Collected data
= = = =

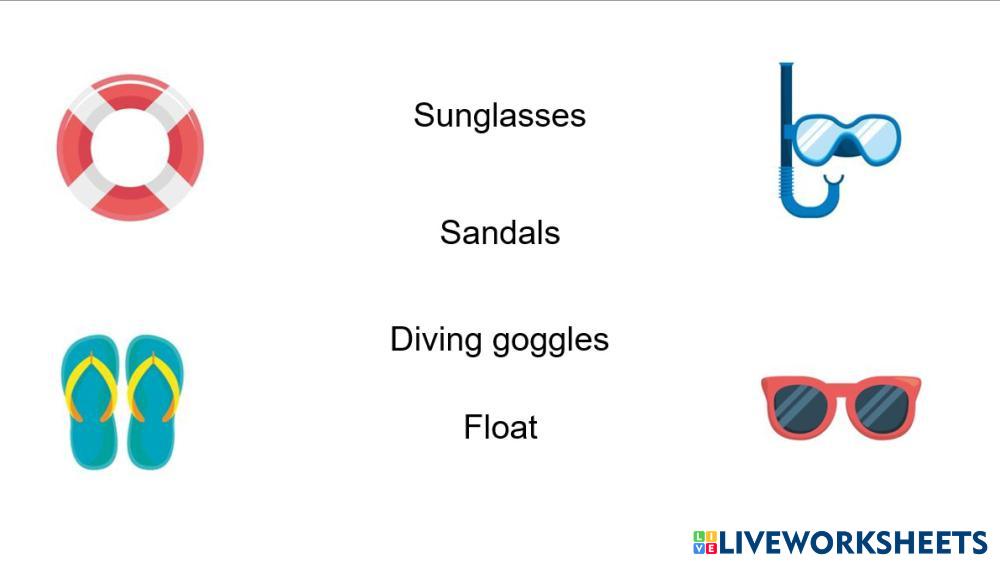 Sunglasses

Sandals

Diving goggles

Float

LIVEWORKSHEETS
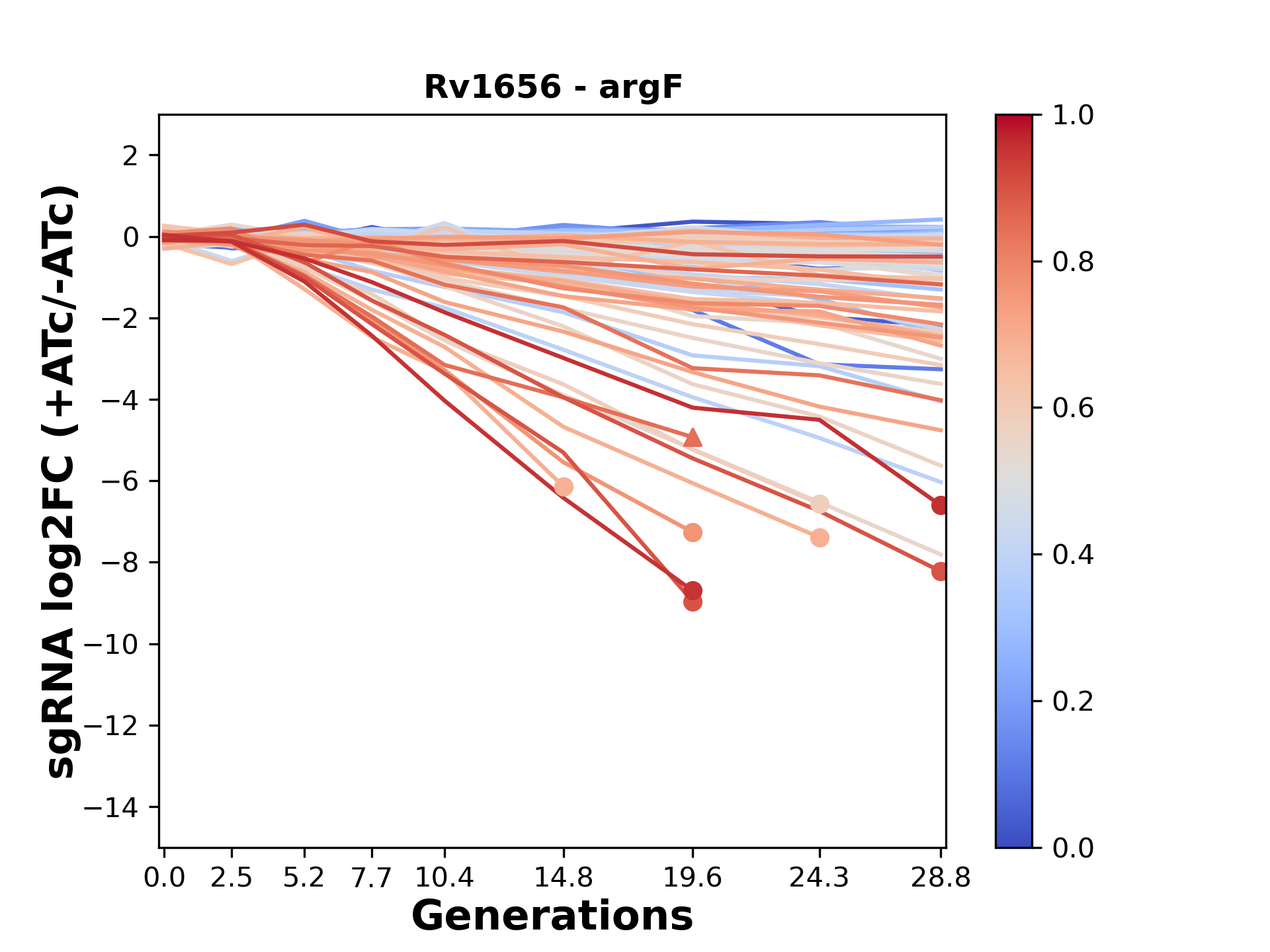 Rv1656 - argF

sgRNA log2FC (+ATc/-ATc)

2
0
−2
−4
−6
−8
−10
−12
−14

0.0 2.5 5.2 7.7 10.4 14.8 19.6 24.3 28.8

Generations

1.0
0.8
0.6
0.4
0.2
0.0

= = = =

* _Instructions for the task_: Write out again, exactly, each line from the one with "Diving goggles" to the end of the entries. No pictures go in.

* _Task output_:
Diving goggles

Float

LIVEWORKSHEETS
 Rv1656 - argF

sgRNA log2FC (+ATc/-ATc)

2
0
−2
−4
−6
−8
−10
−12
−14

0.0 2.5 5.2 7.7 10.4 14.8 19.6 24.3 28.8

Generations

1.0
0.8
0.6
0.4
0.2
0.0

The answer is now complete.